The Flying Goose is a tiny venue with a great atmosphere and a nice mixture of regulars and newcomers. I'm a regular and I can usually catch up with friends and acquaintances there. The readings are organised by John Lucas, and they've been running for four years now. John has kindly opened the floor to Leafe Press poets, including Lee Harwood, Kelvin Corcoran and C.J. Allen.

At the start of the evening John Seed read from his 'New and Collected', and, after a break for wine and conversation (and book buying) he read from 'Pictures from Mayhew'. He described Mayhew's reportings on the London poor as a nineteenth century Ullyses (the Joyce version) - a vast proto-modernist collection of voices. He also read from the second volume, due out from Shearsman Books this year, and finished by reading some versions of, or at least poems inspired by, classical Chinese. I already had the Mayhew book, but I bought the other one and got him to sign it. It looks like a fine collection, Objectivist-inspired and influenced I suspect by Richard Cadell, who published Seed's first two collections. Right up my street. And a fine reading I thought.

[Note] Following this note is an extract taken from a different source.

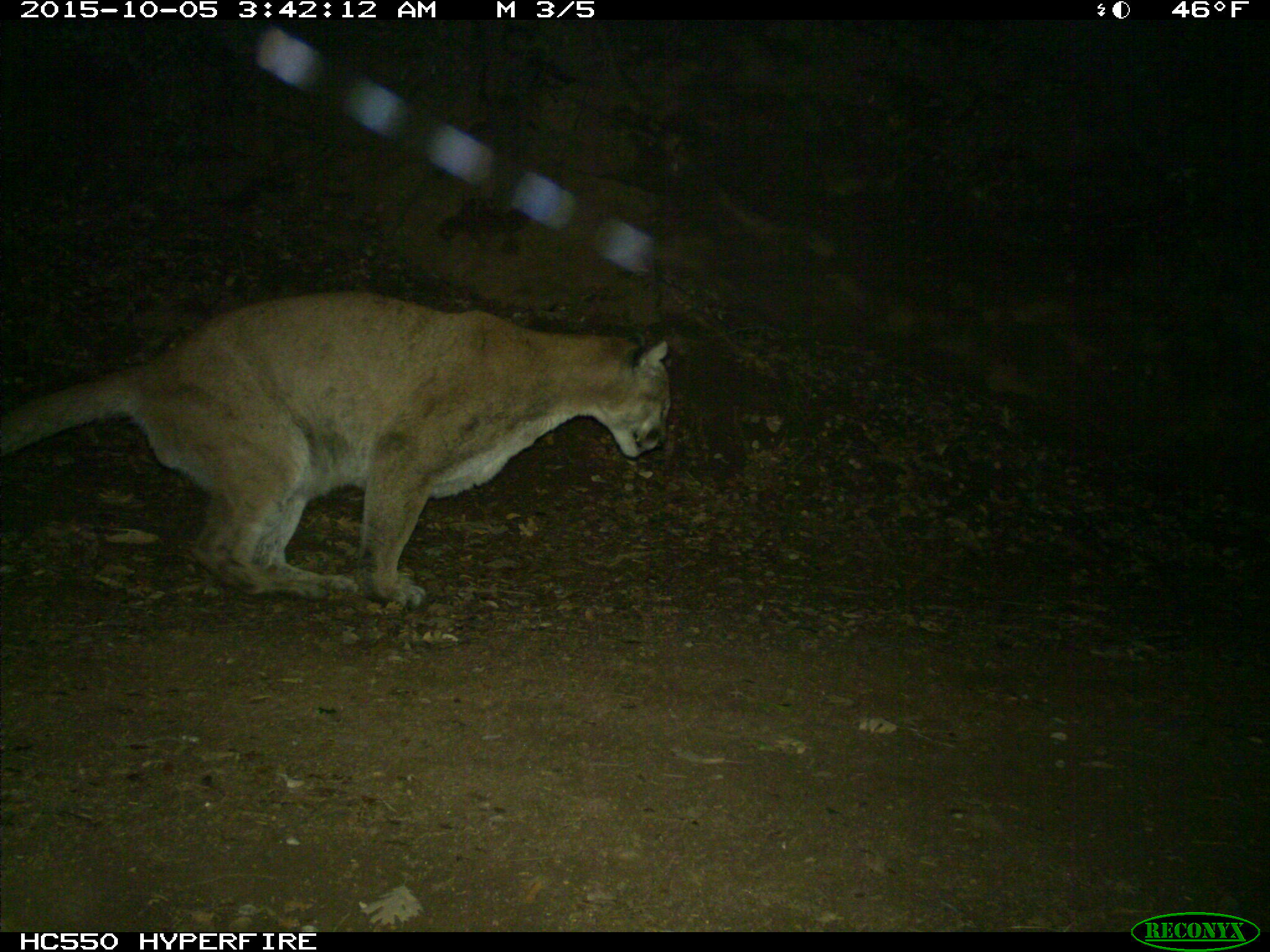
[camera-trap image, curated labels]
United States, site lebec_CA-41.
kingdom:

At one point Seed asserted that "we all speak in verse, and in fragments. We're all poets - we're not novelists and we're not realists". I'll buy that.

2 comments:

John Bloomberg-Rissman said...

Not sure I entirely buy Seed's comments. We all tell stories (narrative being perhaps the essence - an essence - of consciousness) so we're novelists, too. How does he distinguish between gebnres, by the way? (We're all dramatists, too, for that matter, as our narratives often include others, who are usually reduced to characters in the drama/comedy in which we of course we have the leading role ...)

Litterbug said...

Hi John

I agree that our consciousness in general could be seen as analogous to a drama or a novel. Seed was more specifically talking about our speech, and about the fact that we don't talk in sentences, and that verbatim reporting of real speech reveals it as fragmentary and verse-like. But I agree that in terms of our consciousness narrative is important, and as you point out, character.